◆ **What this task involves**
Print, please, the line that contains "How far is point" and each line after it to the end of the entries, unchanged and with nothing else.

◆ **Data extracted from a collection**
┄┄┄┄┄┄

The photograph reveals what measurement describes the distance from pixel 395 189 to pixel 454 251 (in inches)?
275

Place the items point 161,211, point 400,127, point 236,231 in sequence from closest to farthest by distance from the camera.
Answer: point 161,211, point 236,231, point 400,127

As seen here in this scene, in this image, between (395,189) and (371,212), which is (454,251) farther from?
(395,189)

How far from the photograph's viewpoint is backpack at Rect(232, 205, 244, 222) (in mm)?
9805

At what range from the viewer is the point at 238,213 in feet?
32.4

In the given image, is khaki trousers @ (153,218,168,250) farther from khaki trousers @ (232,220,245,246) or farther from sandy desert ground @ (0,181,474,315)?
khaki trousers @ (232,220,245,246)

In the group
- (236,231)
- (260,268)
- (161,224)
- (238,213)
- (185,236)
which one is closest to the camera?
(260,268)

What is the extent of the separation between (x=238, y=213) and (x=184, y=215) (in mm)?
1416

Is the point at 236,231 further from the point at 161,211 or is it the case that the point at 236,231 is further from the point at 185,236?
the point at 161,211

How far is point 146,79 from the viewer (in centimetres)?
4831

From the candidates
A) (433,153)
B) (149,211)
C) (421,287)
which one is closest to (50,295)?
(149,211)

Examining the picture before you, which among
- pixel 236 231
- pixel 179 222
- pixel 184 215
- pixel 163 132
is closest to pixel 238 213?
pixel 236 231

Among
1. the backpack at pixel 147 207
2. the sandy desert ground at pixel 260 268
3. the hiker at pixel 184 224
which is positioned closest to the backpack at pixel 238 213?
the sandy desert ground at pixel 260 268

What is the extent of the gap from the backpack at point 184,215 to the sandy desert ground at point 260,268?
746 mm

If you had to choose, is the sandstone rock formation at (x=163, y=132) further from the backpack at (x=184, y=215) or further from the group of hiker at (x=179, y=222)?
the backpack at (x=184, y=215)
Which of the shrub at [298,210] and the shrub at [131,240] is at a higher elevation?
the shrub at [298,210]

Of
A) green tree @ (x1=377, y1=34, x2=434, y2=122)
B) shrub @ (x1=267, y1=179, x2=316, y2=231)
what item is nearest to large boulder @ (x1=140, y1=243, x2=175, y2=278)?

┄┄┄┄┄┄

◆ **Final answer**
How far is point 146,79 from the viewer (in centimetres)?
4831

From the candidates
A) (433,153)
B) (149,211)
C) (421,287)
which one is closest to (50,295)?
(149,211)

Examining the picture before you, which among
- pixel 236 231
- pixel 179 222
- pixel 184 215
- pixel 163 132
is closest to pixel 238 213?
pixel 236 231

Among
1. the backpack at pixel 147 207
2. the sandy desert ground at pixel 260 268
3. the hiker at pixel 184 224
which is positioned closest to the backpack at pixel 238 213?
the sandy desert ground at pixel 260 268

What is the extent of the gap from the backpack at point 184,215 to the sandy desert ground at point 260,268?
746 mm

If you had to choose, is the sandstone rock formation at (x=163, y=132) further from the backpack at (x=184, y=215) or further from the group of hiker at (x=179, y=222)?
the backpack at (x=184, y=215)
Which of the shrub at [298,210] and the shrub at [131,240] is at a higher elevation?
the shrub at [298,210]

Of
A) green tree @ (x1=377, y1=34, x2=434, y2=122)
B) shrub @ (x1=267, y1=179, x2=316, y2=231)
what item is nearest to large boulder @ (x1=140, y1=243, x2=175, y2=278)?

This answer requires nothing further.